- **WHAT IS NEEDED**: Read the article below about uninsured West Virginians and decide whether each statement agrees with it: (a) Most uninsured West Virginians work. (b) The woman whose husband lost his job at Union Carbide agreed to have her name printed. (c) The Insurance Commission's calculation put the 2008 monthly cost for a healthy 55-year-old man at between $710 and $1,800. Answer yes or no for each, and quote the words from the article that decide it.

- **TEXT FOR ANALYSIS**:
Like the DeLungs, most uninsured West Virginians work. Many work more than 40 hours a week.

Uninsured people are everywhere, said Pat White, West Virginia Health Right administrator.

"It could be your next-door neighbor who lost her insurance coverage when the employer dropped the insurance," she said. "Or somebody who has a pre-existing medical condition and no insurance plan will take him. Or maybe a friend who lost their job because their employer downsized, and they're on unemployment and can't afford the premium. It could be the older woman who got divorced and can't keep up the insurance.

"It could be the person who's trying to start a small business and is barely scraping by. The elderly person who needs medication that costs hundreds every month, that Medicare doesn't pay for.

"The whole subject of health-care costs is maddening," White said. "We're the wealthiest country in the world, but we can't do anything as simple as providing medicine for people who need it. Seems like our priorities are backwards. And the numbers just continue to grow."

Many people don't want to talk about it, especially people who have lost their insurance. "I don't want my name in the paper," said a woman whose husband lost his job at Union Carbide after Dow took over. "We're in our 60s, and when you're laid off with no insurance, it's devastating.

"We wait and hope. West Virginia isn't overflowing with jobs. In the meantime, we're getting by. We live in a mobile home. We don't drink or smoke. I cut my husband's hair. We save pennies where we can."

"That's one of the saddest things about this whole insurance situation," said Pore of the governor's cabinet. "A lot of people are ashamed of the fact that they don't have health insurance. They feel that it's a failure on their part. They don't realize that this is happening to so many people."

Five years from now

The Sunday Gazette-Mail asked the Insurance Commission to calculate what West Virginia insurance prices might be in 2008 if health-care costs keep rising at the same rate. The commission found that:

  • Five years from now, a 45-year-old West Virginia woman with no medical problems would have to pay between $500 and $1,500 a month for a standard policy — no vision, no dental, $500 deductible. Today, she might pay between $250 and $750 a month, depending on the company.
  • By 2008, a healthy 55-year-old man with no medical problems would have to pay between $710 and $1,800 a month, depending on the company. Today, that man would pay between $355 and $750 a month.

- **ENTRIES SHOWN**:
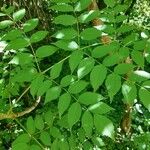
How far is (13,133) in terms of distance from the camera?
3.87 metres

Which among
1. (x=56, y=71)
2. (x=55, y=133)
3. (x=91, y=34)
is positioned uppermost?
(x=91, y=34)

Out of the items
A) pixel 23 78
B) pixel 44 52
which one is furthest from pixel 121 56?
pixel 23 78

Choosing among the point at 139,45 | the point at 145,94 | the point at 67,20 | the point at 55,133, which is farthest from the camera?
the point at 55,133

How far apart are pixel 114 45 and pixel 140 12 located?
5246 mm

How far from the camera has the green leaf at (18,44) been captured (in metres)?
1.54

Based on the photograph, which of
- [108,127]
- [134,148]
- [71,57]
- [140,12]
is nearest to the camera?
[108,127]

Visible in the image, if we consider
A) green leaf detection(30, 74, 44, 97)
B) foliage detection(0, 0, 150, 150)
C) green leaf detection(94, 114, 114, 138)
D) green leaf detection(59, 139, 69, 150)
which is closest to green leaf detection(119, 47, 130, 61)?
foliage detection(0, 0, 150, 150)

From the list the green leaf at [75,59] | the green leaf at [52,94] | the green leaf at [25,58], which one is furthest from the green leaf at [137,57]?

- **SOLUTION TO THE EXERCISE**:
(a) Yes: "most uninsured West Virginians work."
(b) No: "I don't want my name in the paper,"
(c) Yes: "By 2008, a healthy 55-year-old man with no medical problems would have to pay between $710 and $1,800 a month"